Because the visor basically points up and not really forward, putting it closer doesn’t help.


----------



## Cat-man-do (May 16, 2004)

JNKER said:


> Because the visor basically points up and not really forward, putting it closer doesn't help.


A photo would help others see just exactly what you are dealing with. Some helmets just don't make good helmets for night riding. You might just have to consider using another helmet. I'm sure there must be good full face helmets that can accommodate a nice Gopro mount for using a helmet lamp.

Just doing a quick look-see on the web the Bell Super MIPS 3R looks like a good choice. Chin bar is removable not to mention the visor looks more adjustable. Add to that it includes a break-away camera mount ...which I may add may accommodate a helmet lamp if it is Gopro compatible.

Oh, BTW I did look up your helmet and I see exactly what you are dealing with. That is the strangest configuration for a visor I've ever seen.


----------



## Vancbiker (May 25, 2005)

Cat-man-do said:


> ......Oh, BTW I did look up your helmet and I see exactly what you are dealing with. That is the strangest configuration for a visor I've ever seen.

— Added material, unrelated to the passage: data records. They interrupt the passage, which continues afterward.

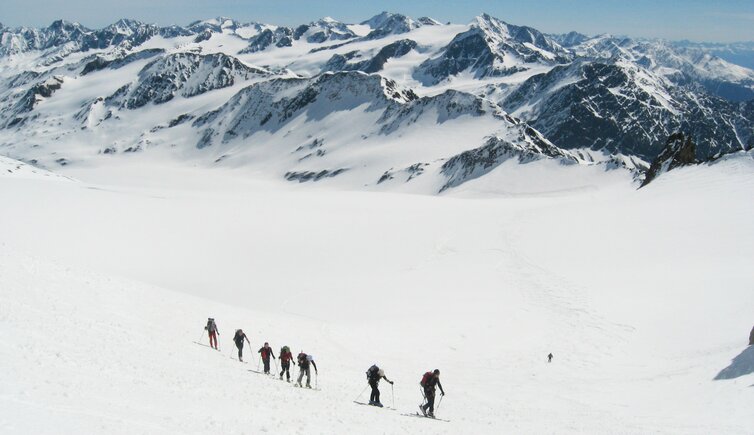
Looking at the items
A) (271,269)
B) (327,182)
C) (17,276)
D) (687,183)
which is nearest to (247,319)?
(17,276)

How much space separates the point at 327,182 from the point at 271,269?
102611 mm

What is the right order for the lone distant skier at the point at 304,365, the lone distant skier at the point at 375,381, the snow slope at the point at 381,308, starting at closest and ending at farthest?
1. the snow slope at the point at 381,308
2. the lone distant skier at the point at 375,381
3. the lone distant skier at the point at 304,365

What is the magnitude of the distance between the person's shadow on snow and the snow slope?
3.2 inches

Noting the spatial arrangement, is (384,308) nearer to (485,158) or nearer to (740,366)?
(740,366)

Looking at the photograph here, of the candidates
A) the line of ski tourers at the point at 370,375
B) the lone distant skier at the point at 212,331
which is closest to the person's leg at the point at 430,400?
the line of ski tourers at the point at 370,375

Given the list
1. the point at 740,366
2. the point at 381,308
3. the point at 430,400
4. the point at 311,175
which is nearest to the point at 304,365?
the point at 430,400

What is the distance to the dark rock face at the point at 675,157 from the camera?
81.6 metres

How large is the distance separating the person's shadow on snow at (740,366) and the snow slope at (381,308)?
0.08m

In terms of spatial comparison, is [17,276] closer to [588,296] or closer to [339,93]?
[588,296]

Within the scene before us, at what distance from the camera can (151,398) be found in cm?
1467

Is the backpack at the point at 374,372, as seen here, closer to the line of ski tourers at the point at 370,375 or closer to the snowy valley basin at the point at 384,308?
the line of ski tourers at the point at 370,375

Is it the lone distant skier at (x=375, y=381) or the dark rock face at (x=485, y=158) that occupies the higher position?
the dark rock face at (x=485, y=158)

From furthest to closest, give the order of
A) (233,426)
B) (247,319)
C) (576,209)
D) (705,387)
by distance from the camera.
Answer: (576,209)
(247,319)
(705,387)
(233,426)

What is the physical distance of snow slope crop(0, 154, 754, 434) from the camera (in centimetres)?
1627
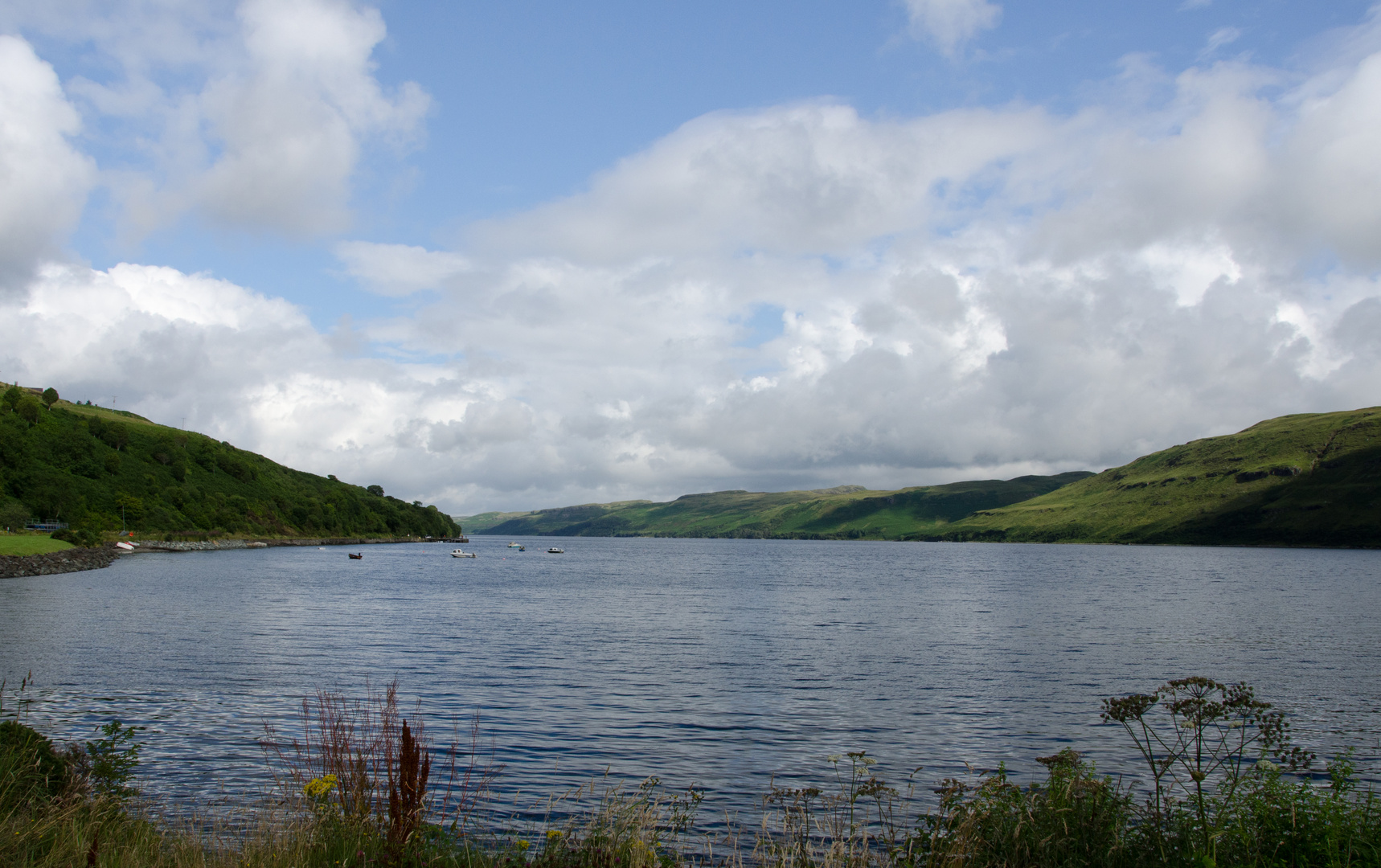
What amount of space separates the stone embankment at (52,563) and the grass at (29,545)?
1457 mm

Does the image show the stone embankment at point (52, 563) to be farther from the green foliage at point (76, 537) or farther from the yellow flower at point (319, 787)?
the yellow flower at point (319, 787)

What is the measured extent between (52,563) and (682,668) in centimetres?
10724

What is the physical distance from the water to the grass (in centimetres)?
1857


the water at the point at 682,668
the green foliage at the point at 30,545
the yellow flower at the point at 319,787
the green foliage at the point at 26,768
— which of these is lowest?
the water at the point at 682,668

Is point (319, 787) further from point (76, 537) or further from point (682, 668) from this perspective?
point (76, 537)

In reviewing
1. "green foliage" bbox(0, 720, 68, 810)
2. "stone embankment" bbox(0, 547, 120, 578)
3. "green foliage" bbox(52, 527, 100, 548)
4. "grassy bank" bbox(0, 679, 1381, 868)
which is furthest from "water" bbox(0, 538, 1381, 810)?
"green foliage" bbox(52, 527, 100, 548)

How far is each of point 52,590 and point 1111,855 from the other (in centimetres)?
9845

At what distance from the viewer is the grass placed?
108500 mm

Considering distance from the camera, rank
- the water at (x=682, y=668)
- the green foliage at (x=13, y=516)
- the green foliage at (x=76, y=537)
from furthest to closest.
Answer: the green foliage at (x=13, y=516) → the green foliage at (x=76, y=537) → the water at (x=682, y=668)

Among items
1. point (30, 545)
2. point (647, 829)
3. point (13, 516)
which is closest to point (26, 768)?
point (647, 829)

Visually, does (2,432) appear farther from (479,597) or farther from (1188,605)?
(1188,605)

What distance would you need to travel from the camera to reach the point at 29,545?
115 meters

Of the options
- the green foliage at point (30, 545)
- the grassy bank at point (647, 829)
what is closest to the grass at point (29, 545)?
the green foliage at point (30, 545)

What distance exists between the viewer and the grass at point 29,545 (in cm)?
10850
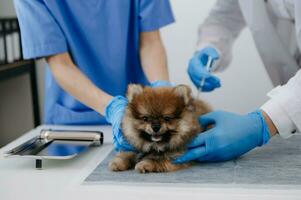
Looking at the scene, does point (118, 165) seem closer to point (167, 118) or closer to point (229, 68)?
point (167, 118)

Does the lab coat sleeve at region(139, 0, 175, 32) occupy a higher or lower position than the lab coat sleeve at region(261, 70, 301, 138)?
higher

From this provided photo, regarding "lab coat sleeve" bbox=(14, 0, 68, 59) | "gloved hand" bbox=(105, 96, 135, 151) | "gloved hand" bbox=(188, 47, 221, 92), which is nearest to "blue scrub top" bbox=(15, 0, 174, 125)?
"lab coat sleeve" bbox=(14, 0, 68, 59)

I'd agree. The visor being so high seems to me that it would not work well as a visor. I think it is more of a form over function choice there.


----------



## JNKER (Feb 19, 2016)

True. I have a non-full face helmet, too. Thanks for the help.


----------



## MRMOLE (May 31, 2011)

This is how Giro does it on their similar purposed Switchblade helmet. 
Mole


----------



## Cat-man-do (May 16, 2004)

How could you put that much weight on the very tip of visor and either not have it bounce all over the place or just make the visor move around. ( assuming you have a good size light sitting on the mount ) Of course if it works forget what I just said.



Vancbiker said:


> I'd agree. The visor being so high seems to me that it would not work well as a visor. I think it is more of a form over function choice there.


Heck, who knows...maybe it was their intention for the visor to act as an air scoop. Yes, yes...funnel more air toward the face of the rider....of course the rider might end up scraping bugs out of his eyes or coughing up some extra dust from the rider in front but what the hey...


----------



## MRMOLE (May 31, 2011)

I saw some Gopro footage using that mount setup which looked stable so would think a normal lighthead should be fine especially on the fox helmet (with a similar mount) since it is more solidly mounted than the pictured Giro visor. Also noticed most of the enduro style helmets had that high visor and a few were pictured with googles resting in the area below the visor so that may be why those helmet are designed that way.
Mole


----------



## scar (Jun 2, 2005)

Sitting on the table, I agree full face helmets looks ridiculous, but when wearing, the chin bar sits much lower than when sitting on a table









Bell Super 3 works good also









****


----------